I'm very new to NGINX (and bash) and I'm attempting to write a bash script to automate the creation of a new site (so adding a server block) to a webserver. However for some reason my script appears to be putting me into a redirect loop. Any ideas?
cd /var/www/
git clone git@bitbucket.org:wardy484/portfolio.git
mv portfolio kimward.co.uk
sudo chmod -R 755 kimward.co.uk
FILE="/etc/nginx/sites-available/kimward.co.uk"
/bin/cat <<EOM >$FILE
server {
listen 80;
listen [::]:80;
root /var/www/kimward.co.uk/public;
index index.php index.html index.htm;
server_name kimward.co.uk www.kimward.co.uk;
location / {
try_files $uri $uri/ /index.php?$query_string;
}
location ~ \.php$ {
try_files $uri /index.php =404;
fastcgi_split_path_info ^(.+\.php)(/.+)$;
fastcgi_pass unix:/var/run/php7.0-fpm.sock;
fastcgi_index index.php;
fastcgi_param SCRIPT_FILENAME \$document_root\$fastcgi_script_name;
include fastcgi_params;
}
}
EOM
sudo nano /etc/nginx/sites-available/kimward.co.uk
sudo ln -s /etc/nginx/sites-available/kimward.co.uk /etc/nginx/sites-enabled/
sudo service nginx restart
cd /var/www/kimward.co.uk
composer install
composer update
$uri
, $url
, $query_string
, etc. are nginx variables and needs to be escaped or they will be expanded by the shell:
location / {
try_files \$uri \$uri/ /index.php?\$query_string;
}
Same might be the case with other special characters.
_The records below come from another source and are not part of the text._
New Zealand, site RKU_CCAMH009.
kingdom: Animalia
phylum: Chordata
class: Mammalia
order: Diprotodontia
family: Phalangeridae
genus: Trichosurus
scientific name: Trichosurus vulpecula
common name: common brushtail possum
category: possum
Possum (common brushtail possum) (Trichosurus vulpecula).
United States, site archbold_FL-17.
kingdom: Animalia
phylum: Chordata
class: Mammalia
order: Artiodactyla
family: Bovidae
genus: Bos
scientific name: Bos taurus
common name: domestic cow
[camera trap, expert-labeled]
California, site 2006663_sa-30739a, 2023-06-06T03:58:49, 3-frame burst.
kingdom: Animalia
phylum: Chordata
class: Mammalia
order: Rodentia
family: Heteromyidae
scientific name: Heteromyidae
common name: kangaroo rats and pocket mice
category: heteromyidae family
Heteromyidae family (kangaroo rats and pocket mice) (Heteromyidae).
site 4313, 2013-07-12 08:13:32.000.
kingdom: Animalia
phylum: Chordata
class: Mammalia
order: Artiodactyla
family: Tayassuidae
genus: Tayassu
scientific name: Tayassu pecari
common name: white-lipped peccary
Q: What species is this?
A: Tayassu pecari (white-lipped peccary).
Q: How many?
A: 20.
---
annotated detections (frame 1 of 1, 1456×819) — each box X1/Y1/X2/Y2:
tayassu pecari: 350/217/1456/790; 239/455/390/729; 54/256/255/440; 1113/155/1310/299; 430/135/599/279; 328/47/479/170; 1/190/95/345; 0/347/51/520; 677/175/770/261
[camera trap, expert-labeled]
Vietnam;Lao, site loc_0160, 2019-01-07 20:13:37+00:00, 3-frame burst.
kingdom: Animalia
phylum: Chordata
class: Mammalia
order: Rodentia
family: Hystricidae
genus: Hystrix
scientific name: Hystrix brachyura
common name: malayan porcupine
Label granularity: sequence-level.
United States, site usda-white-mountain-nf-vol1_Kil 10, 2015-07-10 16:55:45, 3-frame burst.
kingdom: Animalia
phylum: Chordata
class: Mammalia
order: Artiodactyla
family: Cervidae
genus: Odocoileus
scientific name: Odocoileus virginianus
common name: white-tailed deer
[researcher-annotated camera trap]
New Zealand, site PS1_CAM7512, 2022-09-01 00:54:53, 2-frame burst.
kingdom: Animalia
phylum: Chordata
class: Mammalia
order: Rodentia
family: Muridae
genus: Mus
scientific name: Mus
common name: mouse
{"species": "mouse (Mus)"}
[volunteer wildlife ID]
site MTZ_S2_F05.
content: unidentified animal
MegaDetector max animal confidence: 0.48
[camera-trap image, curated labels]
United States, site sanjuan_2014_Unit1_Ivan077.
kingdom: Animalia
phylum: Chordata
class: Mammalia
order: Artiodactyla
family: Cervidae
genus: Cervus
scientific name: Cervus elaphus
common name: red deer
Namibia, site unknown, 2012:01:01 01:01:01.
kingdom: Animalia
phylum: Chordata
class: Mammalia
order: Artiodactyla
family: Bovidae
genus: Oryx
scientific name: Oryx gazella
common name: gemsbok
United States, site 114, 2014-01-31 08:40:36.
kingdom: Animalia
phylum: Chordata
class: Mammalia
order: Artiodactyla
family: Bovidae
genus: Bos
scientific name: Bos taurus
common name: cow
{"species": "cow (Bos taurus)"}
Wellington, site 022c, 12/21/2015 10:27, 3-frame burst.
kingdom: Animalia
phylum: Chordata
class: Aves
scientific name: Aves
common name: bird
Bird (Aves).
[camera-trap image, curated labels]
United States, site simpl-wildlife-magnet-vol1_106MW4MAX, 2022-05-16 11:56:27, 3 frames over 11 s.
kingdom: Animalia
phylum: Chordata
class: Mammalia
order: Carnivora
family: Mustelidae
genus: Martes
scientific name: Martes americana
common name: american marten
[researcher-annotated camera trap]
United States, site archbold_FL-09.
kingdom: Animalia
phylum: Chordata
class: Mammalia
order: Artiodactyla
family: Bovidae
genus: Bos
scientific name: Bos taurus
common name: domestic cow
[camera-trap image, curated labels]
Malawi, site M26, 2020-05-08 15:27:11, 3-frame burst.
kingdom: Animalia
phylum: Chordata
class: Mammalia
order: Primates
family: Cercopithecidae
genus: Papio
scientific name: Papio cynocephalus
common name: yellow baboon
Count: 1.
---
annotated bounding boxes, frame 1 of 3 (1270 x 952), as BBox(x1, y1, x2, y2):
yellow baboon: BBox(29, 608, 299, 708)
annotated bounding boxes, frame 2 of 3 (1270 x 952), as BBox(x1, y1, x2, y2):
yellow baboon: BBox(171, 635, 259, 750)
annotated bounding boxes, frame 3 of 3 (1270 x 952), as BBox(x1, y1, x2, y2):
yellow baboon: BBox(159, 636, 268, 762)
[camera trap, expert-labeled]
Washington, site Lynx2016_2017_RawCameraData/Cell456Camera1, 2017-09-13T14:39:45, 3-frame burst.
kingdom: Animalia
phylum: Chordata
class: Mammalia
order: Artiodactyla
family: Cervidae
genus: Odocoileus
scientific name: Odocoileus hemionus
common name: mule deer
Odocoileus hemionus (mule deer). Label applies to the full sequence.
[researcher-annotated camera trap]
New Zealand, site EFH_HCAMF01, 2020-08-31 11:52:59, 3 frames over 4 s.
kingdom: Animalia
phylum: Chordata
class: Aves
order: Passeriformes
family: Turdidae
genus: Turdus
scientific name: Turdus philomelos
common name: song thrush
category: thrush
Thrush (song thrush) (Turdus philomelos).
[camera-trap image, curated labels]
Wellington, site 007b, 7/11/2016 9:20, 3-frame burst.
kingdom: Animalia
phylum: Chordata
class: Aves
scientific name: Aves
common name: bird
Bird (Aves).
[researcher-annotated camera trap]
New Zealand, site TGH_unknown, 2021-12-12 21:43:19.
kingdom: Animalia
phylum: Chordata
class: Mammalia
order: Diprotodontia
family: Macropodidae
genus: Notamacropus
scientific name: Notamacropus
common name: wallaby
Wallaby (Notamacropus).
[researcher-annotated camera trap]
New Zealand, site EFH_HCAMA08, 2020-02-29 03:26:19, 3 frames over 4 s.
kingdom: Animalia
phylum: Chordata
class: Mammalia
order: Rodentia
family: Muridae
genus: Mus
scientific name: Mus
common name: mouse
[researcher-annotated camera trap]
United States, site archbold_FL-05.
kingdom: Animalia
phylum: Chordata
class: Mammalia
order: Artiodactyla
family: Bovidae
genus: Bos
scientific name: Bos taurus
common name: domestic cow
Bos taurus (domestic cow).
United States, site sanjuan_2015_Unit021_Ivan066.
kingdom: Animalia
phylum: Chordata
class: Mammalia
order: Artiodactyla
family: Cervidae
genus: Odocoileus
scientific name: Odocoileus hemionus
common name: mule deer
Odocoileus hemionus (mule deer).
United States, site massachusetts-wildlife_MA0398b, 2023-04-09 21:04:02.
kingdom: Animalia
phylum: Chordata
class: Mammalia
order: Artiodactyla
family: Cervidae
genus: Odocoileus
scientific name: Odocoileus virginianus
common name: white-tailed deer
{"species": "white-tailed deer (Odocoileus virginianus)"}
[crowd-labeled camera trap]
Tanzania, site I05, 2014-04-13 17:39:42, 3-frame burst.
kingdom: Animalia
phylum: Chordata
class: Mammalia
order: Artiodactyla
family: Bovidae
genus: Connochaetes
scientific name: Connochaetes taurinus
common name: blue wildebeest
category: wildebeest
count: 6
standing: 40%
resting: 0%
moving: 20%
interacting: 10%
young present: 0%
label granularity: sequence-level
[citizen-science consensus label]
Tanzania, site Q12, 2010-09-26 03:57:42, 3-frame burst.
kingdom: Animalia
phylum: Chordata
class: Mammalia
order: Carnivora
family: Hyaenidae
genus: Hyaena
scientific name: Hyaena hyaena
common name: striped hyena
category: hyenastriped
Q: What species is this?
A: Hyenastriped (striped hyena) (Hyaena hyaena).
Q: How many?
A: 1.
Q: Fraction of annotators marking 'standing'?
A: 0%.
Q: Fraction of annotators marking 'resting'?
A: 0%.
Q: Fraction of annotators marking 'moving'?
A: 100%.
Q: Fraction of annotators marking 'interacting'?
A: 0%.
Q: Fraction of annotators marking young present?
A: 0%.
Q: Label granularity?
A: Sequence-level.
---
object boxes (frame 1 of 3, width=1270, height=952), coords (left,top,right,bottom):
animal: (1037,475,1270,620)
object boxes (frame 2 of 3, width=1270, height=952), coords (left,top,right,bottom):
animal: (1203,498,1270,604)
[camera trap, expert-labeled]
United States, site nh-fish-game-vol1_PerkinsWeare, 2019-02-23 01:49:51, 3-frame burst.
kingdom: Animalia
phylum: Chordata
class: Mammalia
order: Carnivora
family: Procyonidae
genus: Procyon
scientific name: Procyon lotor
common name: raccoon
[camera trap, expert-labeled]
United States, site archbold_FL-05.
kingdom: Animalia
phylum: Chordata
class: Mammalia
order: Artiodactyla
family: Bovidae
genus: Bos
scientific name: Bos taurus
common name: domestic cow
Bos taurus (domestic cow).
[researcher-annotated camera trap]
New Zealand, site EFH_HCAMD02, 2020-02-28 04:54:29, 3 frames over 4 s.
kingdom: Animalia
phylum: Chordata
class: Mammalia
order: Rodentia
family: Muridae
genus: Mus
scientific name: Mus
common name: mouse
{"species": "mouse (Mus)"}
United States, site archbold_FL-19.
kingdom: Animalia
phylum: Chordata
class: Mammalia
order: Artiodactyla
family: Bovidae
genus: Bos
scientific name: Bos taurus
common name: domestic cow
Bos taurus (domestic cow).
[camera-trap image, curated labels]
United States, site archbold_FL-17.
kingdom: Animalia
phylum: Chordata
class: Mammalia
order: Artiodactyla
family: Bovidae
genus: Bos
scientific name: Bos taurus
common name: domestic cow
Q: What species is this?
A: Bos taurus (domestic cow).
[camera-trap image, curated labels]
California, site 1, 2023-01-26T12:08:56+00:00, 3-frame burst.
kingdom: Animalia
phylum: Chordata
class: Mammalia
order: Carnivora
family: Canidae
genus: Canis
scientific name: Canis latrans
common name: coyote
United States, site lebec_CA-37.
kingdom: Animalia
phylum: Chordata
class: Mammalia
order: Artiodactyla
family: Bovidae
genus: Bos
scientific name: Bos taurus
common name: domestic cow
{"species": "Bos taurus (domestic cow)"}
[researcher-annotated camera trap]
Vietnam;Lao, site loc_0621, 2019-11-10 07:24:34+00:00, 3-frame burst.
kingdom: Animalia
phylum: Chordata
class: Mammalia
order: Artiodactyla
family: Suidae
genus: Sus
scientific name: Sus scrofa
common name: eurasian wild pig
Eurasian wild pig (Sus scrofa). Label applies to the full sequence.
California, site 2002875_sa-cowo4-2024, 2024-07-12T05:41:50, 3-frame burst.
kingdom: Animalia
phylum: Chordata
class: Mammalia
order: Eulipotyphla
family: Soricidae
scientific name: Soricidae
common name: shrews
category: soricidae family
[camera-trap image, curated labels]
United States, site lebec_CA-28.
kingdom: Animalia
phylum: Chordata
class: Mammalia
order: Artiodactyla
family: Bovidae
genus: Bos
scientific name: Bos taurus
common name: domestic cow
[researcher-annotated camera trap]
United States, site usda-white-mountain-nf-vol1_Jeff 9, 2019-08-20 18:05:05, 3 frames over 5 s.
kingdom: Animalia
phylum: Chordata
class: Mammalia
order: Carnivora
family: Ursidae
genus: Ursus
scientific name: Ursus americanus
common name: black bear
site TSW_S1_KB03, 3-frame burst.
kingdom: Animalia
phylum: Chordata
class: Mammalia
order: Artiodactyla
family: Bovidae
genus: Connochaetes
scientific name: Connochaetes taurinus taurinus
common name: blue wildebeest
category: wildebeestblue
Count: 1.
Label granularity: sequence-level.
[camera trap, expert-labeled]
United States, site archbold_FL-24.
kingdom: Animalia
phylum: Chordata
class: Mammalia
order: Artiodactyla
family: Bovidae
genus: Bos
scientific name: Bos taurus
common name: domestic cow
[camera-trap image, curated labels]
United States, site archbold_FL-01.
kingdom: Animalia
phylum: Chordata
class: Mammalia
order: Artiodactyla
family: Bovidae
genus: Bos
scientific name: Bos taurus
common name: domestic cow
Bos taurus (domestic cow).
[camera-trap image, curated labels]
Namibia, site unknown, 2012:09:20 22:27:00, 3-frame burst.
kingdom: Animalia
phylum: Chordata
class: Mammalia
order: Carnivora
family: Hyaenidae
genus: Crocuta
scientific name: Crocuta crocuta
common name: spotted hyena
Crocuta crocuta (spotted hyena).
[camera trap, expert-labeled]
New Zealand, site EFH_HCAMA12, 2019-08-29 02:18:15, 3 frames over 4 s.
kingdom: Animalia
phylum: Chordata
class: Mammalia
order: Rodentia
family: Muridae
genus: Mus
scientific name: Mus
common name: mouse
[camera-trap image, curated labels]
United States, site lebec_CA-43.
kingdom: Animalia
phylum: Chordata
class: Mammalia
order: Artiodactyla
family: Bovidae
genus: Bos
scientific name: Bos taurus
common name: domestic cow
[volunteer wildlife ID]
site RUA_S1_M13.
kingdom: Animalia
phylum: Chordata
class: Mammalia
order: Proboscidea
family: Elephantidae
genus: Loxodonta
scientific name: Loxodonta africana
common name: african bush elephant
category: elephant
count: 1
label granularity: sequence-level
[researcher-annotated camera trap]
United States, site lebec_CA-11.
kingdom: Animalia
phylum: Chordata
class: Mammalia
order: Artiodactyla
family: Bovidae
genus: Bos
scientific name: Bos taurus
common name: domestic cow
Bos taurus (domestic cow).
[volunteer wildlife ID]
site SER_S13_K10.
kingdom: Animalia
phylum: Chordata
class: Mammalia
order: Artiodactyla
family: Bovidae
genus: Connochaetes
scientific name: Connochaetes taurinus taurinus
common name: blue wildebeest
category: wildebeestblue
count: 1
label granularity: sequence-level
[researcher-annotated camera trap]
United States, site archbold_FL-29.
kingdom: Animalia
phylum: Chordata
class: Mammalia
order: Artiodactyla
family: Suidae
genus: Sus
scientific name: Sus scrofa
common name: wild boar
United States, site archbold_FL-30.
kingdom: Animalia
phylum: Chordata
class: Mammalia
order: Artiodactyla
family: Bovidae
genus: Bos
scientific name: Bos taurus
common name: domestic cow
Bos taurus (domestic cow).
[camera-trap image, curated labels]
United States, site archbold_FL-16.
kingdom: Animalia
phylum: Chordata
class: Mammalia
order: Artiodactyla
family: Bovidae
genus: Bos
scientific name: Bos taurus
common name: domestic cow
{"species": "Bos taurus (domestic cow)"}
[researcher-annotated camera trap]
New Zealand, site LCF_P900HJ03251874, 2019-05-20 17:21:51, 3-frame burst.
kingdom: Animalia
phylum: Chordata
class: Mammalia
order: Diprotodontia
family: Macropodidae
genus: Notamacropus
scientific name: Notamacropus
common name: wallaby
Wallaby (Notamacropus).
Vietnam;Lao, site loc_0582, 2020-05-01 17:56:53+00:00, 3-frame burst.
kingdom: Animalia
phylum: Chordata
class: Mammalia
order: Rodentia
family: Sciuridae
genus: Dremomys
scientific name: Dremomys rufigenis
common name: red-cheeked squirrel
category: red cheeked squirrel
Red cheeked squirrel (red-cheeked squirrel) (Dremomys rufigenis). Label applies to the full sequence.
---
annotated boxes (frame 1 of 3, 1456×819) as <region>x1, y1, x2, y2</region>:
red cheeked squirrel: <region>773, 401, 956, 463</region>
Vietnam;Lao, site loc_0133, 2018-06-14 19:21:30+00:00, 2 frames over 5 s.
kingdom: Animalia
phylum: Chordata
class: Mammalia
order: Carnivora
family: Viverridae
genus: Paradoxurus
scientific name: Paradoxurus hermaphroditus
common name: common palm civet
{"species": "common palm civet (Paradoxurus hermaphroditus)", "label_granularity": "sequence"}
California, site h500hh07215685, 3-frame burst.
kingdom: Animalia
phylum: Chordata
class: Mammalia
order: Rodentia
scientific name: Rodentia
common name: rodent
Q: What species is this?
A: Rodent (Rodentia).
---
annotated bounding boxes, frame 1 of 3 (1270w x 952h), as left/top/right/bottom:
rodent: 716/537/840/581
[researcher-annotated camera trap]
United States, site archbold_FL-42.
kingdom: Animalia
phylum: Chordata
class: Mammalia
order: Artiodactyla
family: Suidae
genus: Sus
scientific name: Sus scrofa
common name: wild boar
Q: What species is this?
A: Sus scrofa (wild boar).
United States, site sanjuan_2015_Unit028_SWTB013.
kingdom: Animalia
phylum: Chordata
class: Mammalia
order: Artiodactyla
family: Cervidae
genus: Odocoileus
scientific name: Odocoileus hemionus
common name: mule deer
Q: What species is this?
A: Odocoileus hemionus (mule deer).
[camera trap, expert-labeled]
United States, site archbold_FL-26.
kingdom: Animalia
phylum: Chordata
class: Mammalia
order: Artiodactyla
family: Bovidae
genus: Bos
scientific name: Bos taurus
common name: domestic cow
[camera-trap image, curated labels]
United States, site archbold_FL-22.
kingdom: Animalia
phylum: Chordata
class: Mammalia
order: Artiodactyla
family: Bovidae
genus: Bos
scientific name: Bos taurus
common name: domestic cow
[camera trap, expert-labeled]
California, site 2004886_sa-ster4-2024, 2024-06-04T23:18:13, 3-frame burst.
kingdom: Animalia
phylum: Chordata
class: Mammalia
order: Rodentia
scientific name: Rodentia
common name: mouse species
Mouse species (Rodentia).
Instead of having to escape them all you should use << 'EOM'
which will treat the here document as a single quoted string.
file="/etc/nginx/sites-available/kimward.co.uk"
/bin/cat <<'EOM' >"$file"
server {
listen 80;
listen [::]:80;
...
...
EOM
I also lower cased $FILE
since all uppercase names are reserved for environment variables.